What to work on
The material must be copied out exactly, line for line.

Given information
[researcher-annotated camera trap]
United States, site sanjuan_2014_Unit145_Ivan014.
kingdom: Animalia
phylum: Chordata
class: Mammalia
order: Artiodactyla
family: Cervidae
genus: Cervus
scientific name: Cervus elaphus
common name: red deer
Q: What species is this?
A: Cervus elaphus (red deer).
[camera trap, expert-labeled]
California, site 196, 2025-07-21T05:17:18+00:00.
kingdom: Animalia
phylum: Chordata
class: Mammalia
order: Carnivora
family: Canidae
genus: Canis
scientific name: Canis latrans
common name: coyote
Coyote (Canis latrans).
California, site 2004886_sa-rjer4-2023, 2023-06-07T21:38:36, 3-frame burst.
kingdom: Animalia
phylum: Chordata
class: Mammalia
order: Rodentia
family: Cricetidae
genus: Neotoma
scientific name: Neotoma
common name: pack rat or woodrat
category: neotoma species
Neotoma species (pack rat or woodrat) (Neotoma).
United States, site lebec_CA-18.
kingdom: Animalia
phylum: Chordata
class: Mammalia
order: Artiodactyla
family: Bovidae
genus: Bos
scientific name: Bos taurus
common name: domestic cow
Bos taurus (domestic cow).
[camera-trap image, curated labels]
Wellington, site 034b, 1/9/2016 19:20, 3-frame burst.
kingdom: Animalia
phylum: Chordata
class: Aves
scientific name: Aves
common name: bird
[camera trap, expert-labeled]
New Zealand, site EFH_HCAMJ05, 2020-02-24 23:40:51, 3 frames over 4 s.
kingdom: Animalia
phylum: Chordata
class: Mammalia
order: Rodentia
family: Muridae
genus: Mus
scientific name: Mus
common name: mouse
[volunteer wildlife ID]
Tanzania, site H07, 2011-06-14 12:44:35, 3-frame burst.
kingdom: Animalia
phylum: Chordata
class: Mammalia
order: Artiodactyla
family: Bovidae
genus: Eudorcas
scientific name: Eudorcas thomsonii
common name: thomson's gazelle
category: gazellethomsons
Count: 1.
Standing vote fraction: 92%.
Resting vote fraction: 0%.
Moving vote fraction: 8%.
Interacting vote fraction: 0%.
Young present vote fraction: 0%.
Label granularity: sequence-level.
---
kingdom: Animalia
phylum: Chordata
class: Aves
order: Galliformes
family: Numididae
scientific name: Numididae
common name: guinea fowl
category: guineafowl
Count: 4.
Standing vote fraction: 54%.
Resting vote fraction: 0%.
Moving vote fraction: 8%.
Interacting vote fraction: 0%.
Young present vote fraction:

Written solution
[researcher-annotated camera trap]
United States, site sanjuan_2014_Unit145_Ivan014.
kingdom: Animalia
phylum: Chordata
class: Mammalia
order: Artiodactyla
family: Cervidae
genus: Cervus
scientific name: Cervus elaphus
common name: red deer
Q: What species is this?
A: Cervus elaphus (red deer).
[camera trap, expert-labeled]
California, site 196, 2025-07-21T05:17:18+00:00.
kingdom: Animalia
phylum: Chordata
class: Mammalia
order: Carnivora
family: Canidae
genus: Canis
scientific name: Canis latrans
common name: coyote
Coyote (Canis latrans).
California, site 2004886_sa-rjer4-2023, 2023-06-07T21:38:36, 3-frame burst.
kingdom: Animalia
phylum: Chordata
class: Mammalia
order: Rodentia
family: Cricetidae
genus: Neotoma
scientific name: Neotoma
common name: pack rat or woodrat
category: neotoma species
Neotoma species (pack rat or woodrat) (Neotoma).
United States, site lebec_CA-18.
kingdom: Animalia
phylum: Chordata
class: Mammalia
order: Artiodactyla
family: Bovidae
genus: Bos
scientific name: Bos taurus
common name: domestic cow
Bos taurus (domestic cow).
[camera-trap image, curated labels]
Wellington, site 034b, 1/9/2016 19:20, 3-frame burst.
kingdom: Animalia
phylum: Chordata
class: Aves
scientific name: Aves
common name: bird
[camera trap, expert-labeled]
New Zealand, site EFH_HCAMJ05, 2020-02-24 23:40:51, 3 frames over 4 s.
kingdom: Animalia
phylum: Chordata
class: Mammalia
order: Rodentia
family: Muridae
genus: Mus
scientific name: Mus
common name: mouse
[volunteer wildlife ID]
Tanzania, site H07, 2011-06-14 12:44:35, 3-frame burst.
kingdom: Animalia
phylum: Chordata
class: Mammalia
order: Artiodactyla
family: Bovidae
genus: Eudorcas
scientific name: Eudorcas thomsonii
common name: thomson's gazelle
category: gazellethomsons
Count: 1.
Standing vote fraction: 92%.
Resting vote fraction: 0%.
Moving vote fraction: 8%.
Interacting vote fraction: 0%.
Young present vote fraction: 0%.
Label granularity: sequence-level.
---
kingdom: Animalia
phylum: Chordata
class: Aves
order: Galliformes
family: Numididae
scientific name: Numididae
common name: guinea fowl
category: guineafowl
Count: 4.
Standing vote fraction: 54%.
Resting vote fraction: 0%.
Moving vote fraction: 8%.
Interacting vote fraction: 0%.
Young present vote fraction:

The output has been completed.